Stored data:
__________________________________________________

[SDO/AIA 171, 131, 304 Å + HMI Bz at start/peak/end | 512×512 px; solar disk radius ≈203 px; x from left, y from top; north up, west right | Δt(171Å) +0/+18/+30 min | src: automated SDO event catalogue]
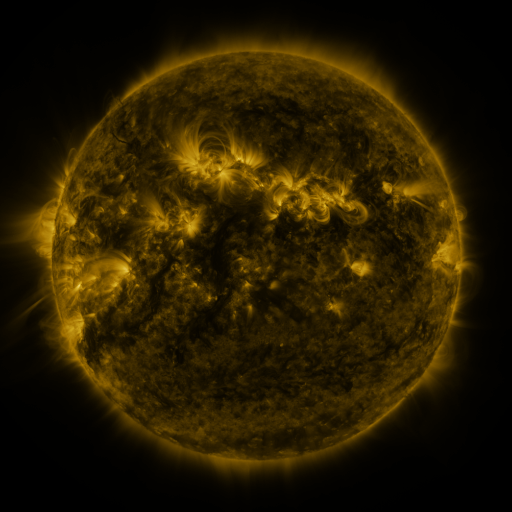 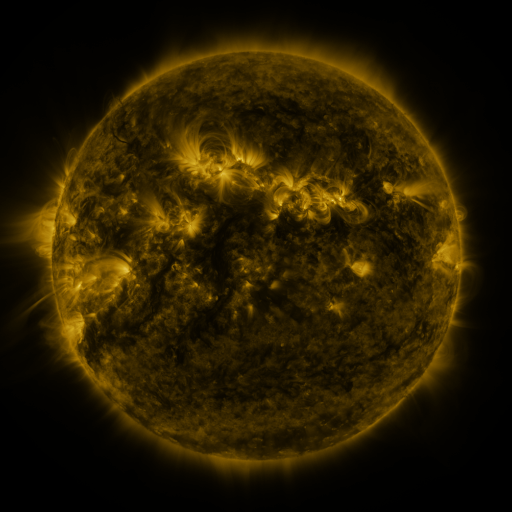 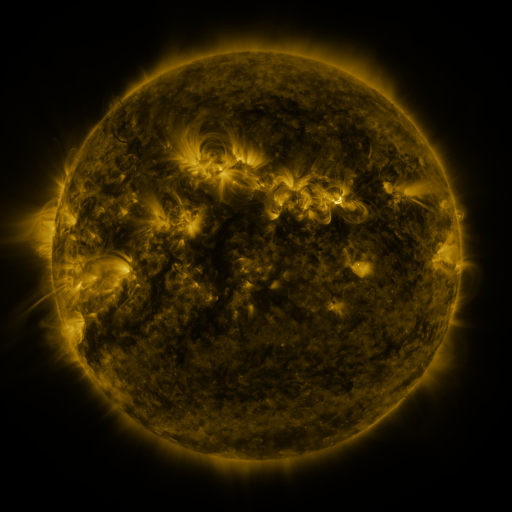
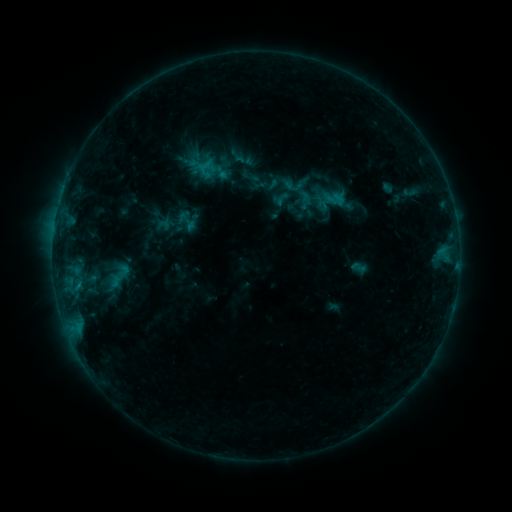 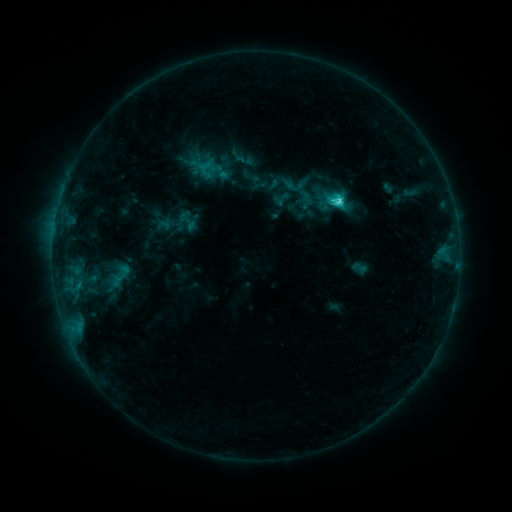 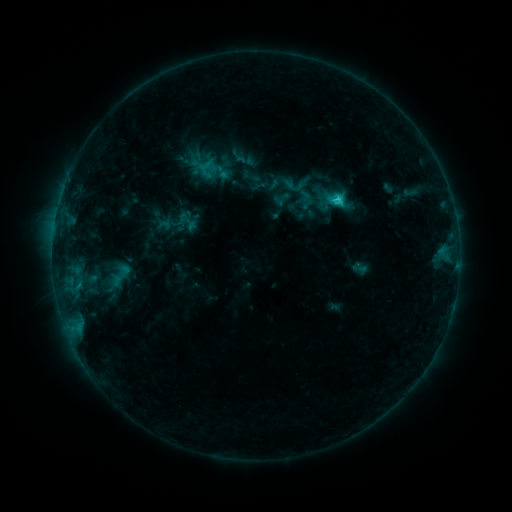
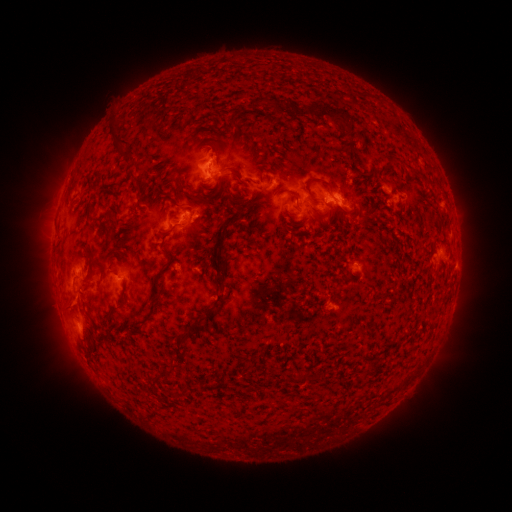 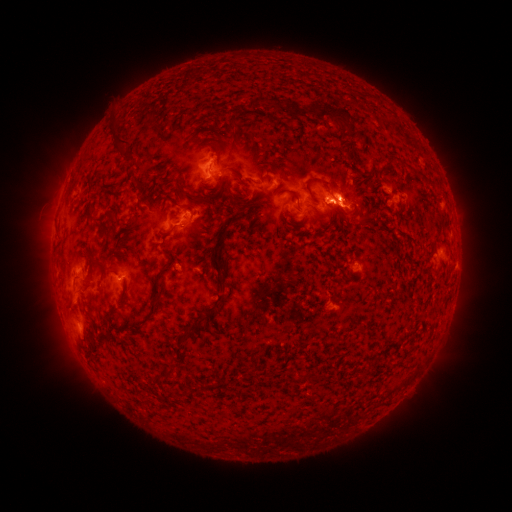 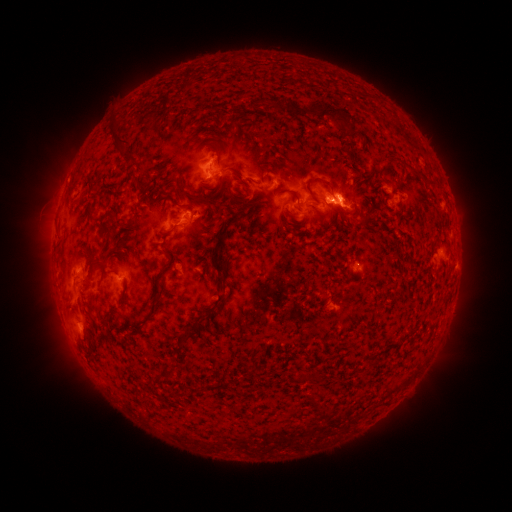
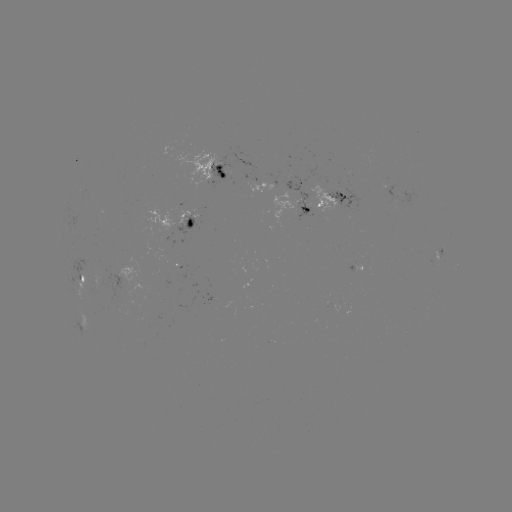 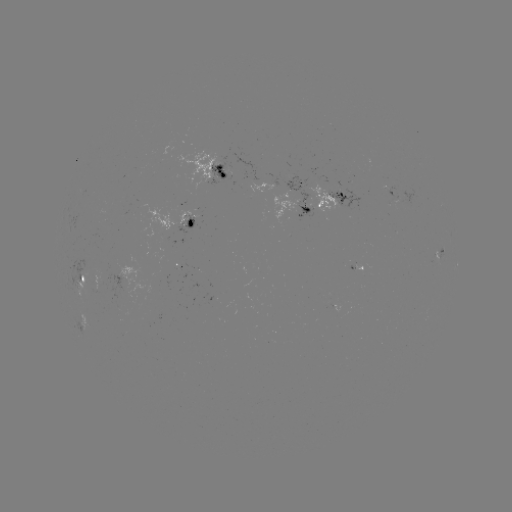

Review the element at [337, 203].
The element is C2.9 flare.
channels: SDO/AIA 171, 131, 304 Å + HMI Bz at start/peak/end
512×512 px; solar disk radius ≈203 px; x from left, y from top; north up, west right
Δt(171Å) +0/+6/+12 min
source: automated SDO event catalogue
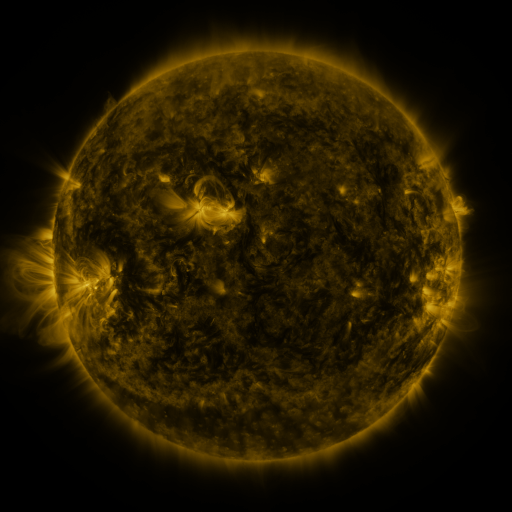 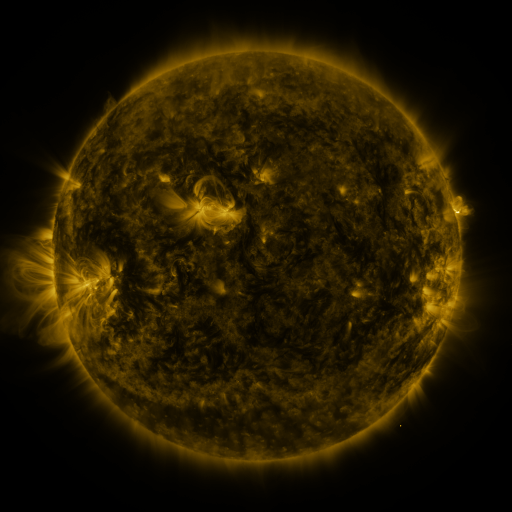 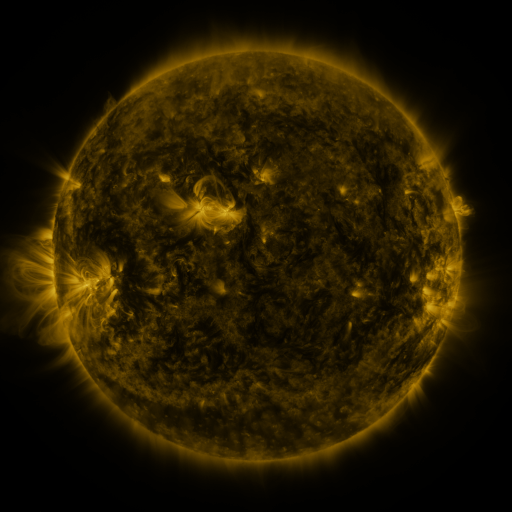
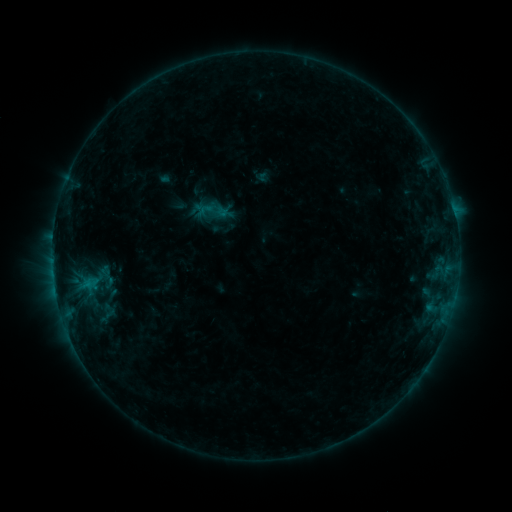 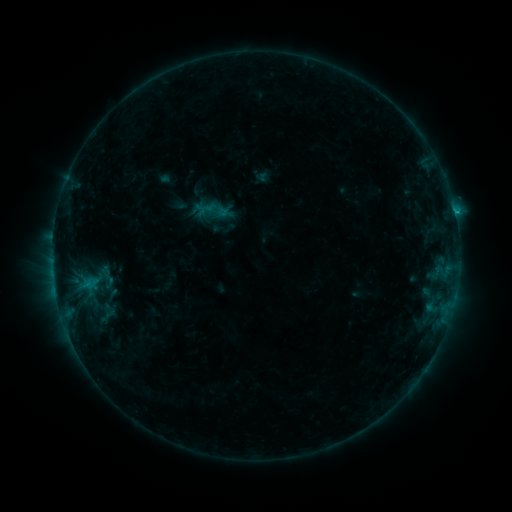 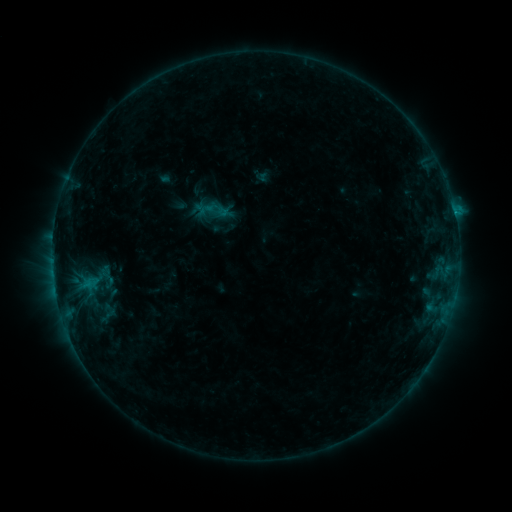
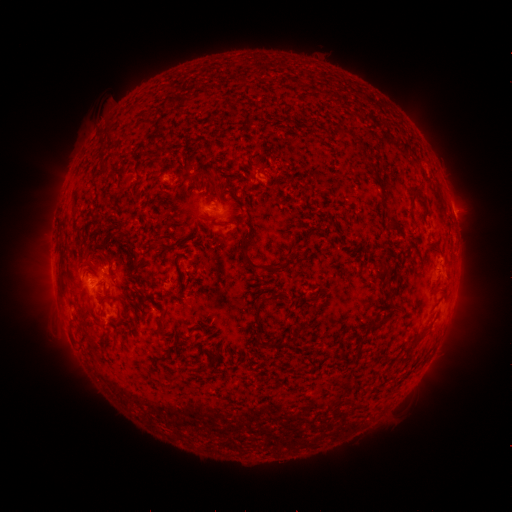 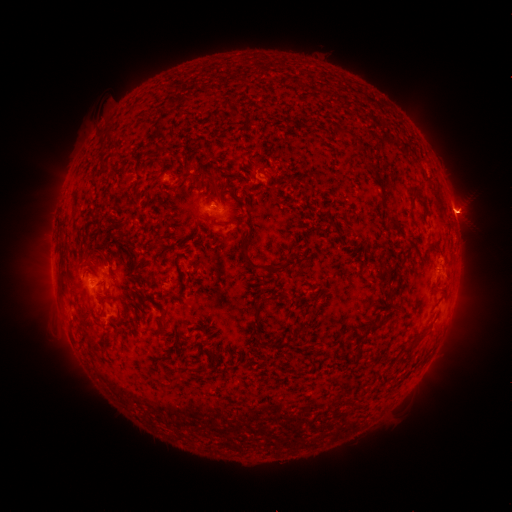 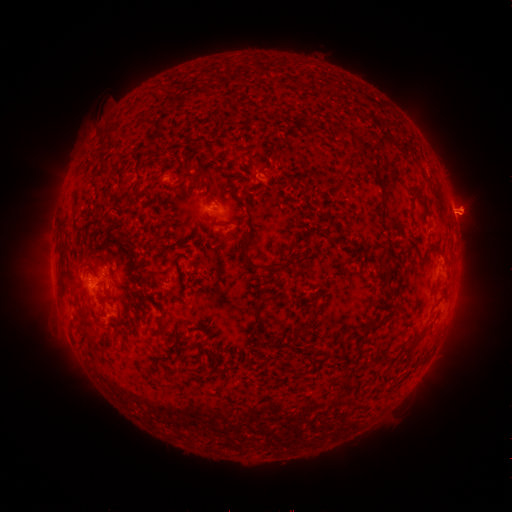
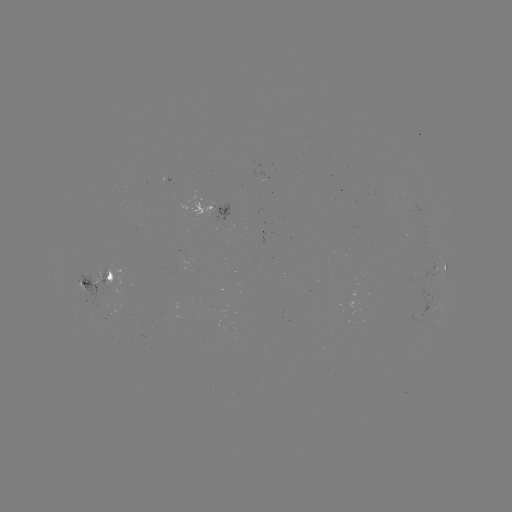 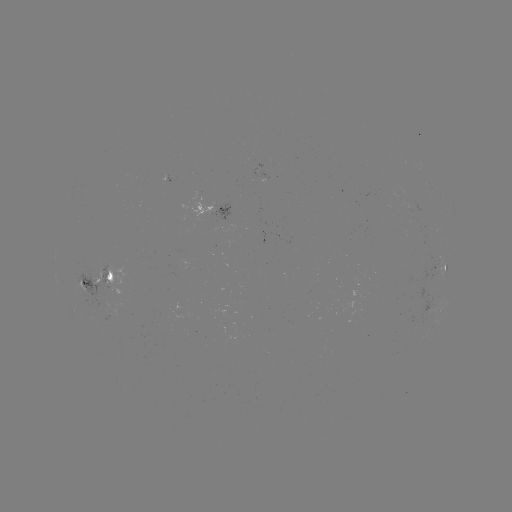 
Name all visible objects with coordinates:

__________________________________________________

YOUR INSTRUCTIONS:
Above are the records; give them all again exactly, apart from the pictures.

EXERCISE SOLUTION:
[SDO/AIA 171, 131, 304 Å + HMI Bz at start/peak/end | 512×512 px; solar disk radius ≈203 px; x from left, y from top; north up, west right | Δt(171Å) +0/+18/+30 min | src: automated SDO event catalogue]

Review the element at [337, 203].
The element is C2.9 flare.
channels: SDO/AIA 171, 131, 304 Å + HMI Bz at start/peak/end
512×512 px; solar disk radius ≈203 px; x from left, y from top; north up, west right
Δt(171Å) +0/+6/+12 min
source: automated SDO event catalogue
Name all visible objects with coordinates:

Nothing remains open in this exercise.